* **STATED GOAL**:
Please transcribe the passage on Etienne Decroux below, from "His favorite authors: men" to "when it surrenders.".

* **EXTRACT TO READ**:
::::

There are numerous corporeal practices which, in their postural and mechanical preferences, offer a culturally and esthetically imprinted vision of the world. One dance strives to keep the hips and the legs open; another concentrates on muscular contractions and releases; still another prefers undulatory possibilities of the trunk. Each technique shows its own portrait of the human and his/her environment. One can make the same observation of theatre repertories today. Actors, directors, and teachers claim, through their physical or psychological or aesthetic approach to representation (or all three combined) a certain manner of being or of acting. The respective qualities of different methods are not in question. Let's say simply that the interpretations are often more than foreseeable, the origins of their performances identifiable even before they are born.
But one would reply that there is certainly a "Decrouvian actor." Certainly, but he is a chameleon, a stowaway, a "member of the Resistance." He has no particular identity because he has all of them at once.
In effect, if he possesses the art of action, it is to triumph better in the arts of being; and if he has known a silent apprenticeship, it is so that he can, if he so desires, rediscover the value of sounds and of words. If I may allow myself a comparison, Etienne Decroux is a mystic and not a member of a religious order. He is to the theatre what certain Sufis are to churches, Steve Wasson once said in a lecture on the Decroux repertory. Others would say that he was political but not at all dogmatic, and, if his writings or his words seem prophetically influenced, he always had the modesty to say that he was an observer and not a discoverer. The supreme modesty of this great man! Always moving, he summed up his life with this sentence: "I have invented nothing; I have only invented my belief in it [corporeal mime]." It is therefore always very dangerous to assert that there are forbidden or permitted areas in corporeal mime. "To know what to do, to know how to do it, to assimilate, to be prompt." This was the teaching slogan put forward by Etienne Decroux. It is a vast and optimistic program which supposed that those present had the time, the time to study. Etienne Decroux worked a long time, 50 years, to "show outside what goes on inside."
His favorite authors: men and women and the different phases of their corporeal histories. His favorite writings: the traces in space left by the body when it is happy or sad, when it struggles, or when it surrenders.
E. Decroux made himself, then, a scientist. He established muscular and mechanical systems, a hierarchy of body parts. But that resembles a style, just one more style! No, I don't believe it does, because the project is so vast that it allows hope: the body memory of the being, what it did and what it was, its present, its future. The catalyst to start us working is: "Everything has weight." This is the first step to take to determine the reasons for an "original" drama. The representation of this can therefore find its premises and fundamentals in the struggle against everyone's eternal and common enemy: weight. "The enemy is weight!" This is the "philosophicophysique" cornerstone of the building finding its technical reality in what E. Decroux named "counterweight," or the challenge thrown at the actor to act a loss of a fulcrum or the loss of a connection. Immediately, Decroux the artist sees there the revelation of one of his main ideas: "the upside-down metaphor." "A moral right is a material straight line before being moral" or, "When one says of Diderot that he was a great mind, things are materially great before being great in the mind of Diderot. Decroux also engraved in the brains and the muscles of his students the following fact: "The mime does the thing, and the spectator, in seeing the material thing, thinks of its analogy with the spiritual. Finally, Decroux as author/creator is decidedly unclassifiable and off-putting in composing works as diametrically different as, on the one hand, The Factory (1946) with its repetitive and jolting rhythms, the human face masked, disappearing under the yoke of work, losing its identity in the infernal present; and on the other, The Chair of the Absent One (1983-84) where it is a question of evoking with a gesture, which caresses, which grazes, that which is not, that which is no longer.

::::

* **DATASET**:
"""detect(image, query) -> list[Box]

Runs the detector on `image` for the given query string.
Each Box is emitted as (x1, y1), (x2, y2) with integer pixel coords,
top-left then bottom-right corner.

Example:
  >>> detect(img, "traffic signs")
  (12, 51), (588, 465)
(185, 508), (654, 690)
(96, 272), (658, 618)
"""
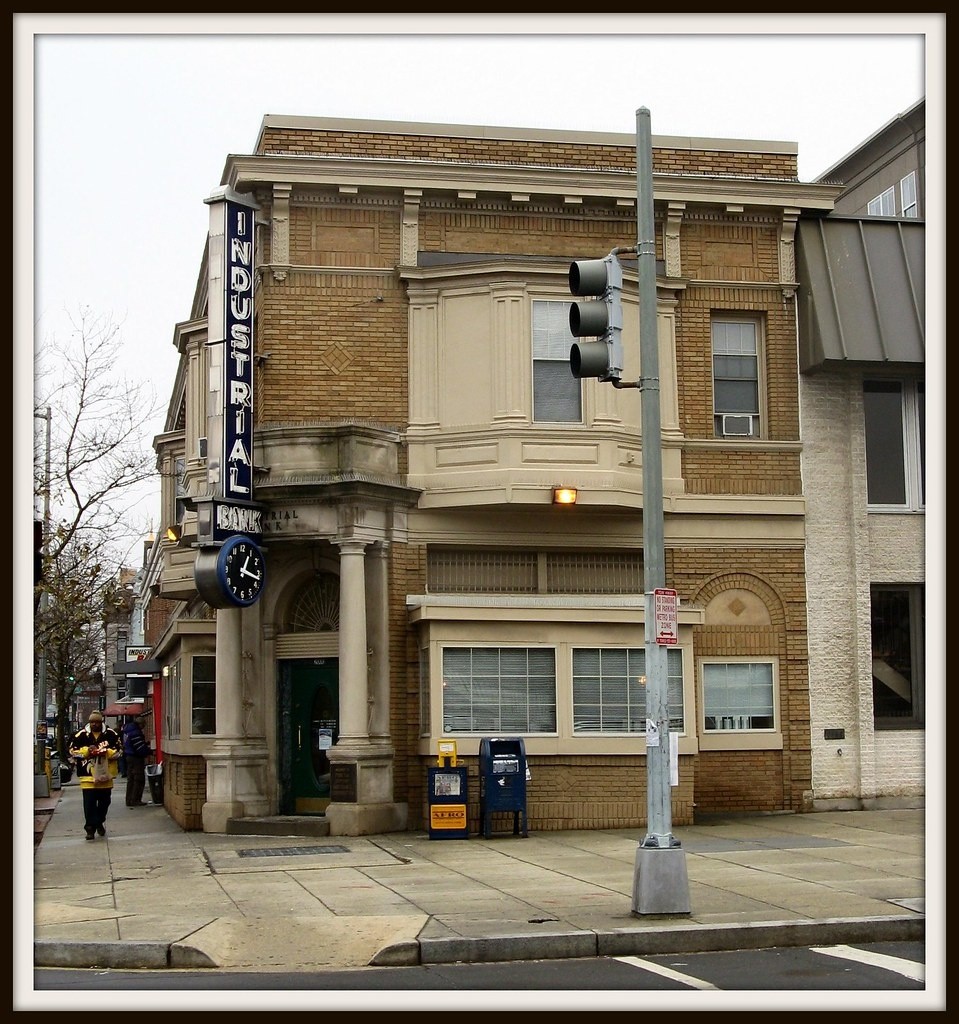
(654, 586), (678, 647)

::::

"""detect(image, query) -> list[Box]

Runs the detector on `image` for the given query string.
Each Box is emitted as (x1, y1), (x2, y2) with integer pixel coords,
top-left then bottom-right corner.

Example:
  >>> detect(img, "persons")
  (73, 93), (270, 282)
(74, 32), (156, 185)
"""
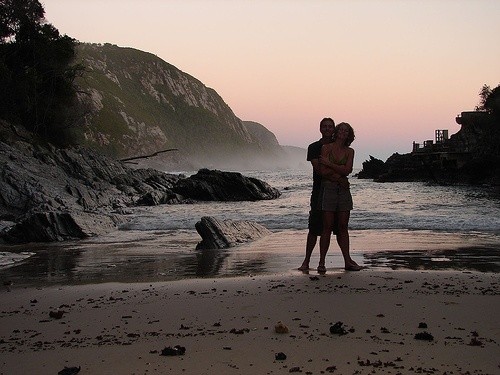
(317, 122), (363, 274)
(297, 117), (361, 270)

::::

* **ANSWER TO THIS EXERCISE**:
His favorite authors: men and women and the different phases of their corporeal histories. His favorite writings: the traces in space left by the body when it is happy or sad, when it struggles, or when it surrenders.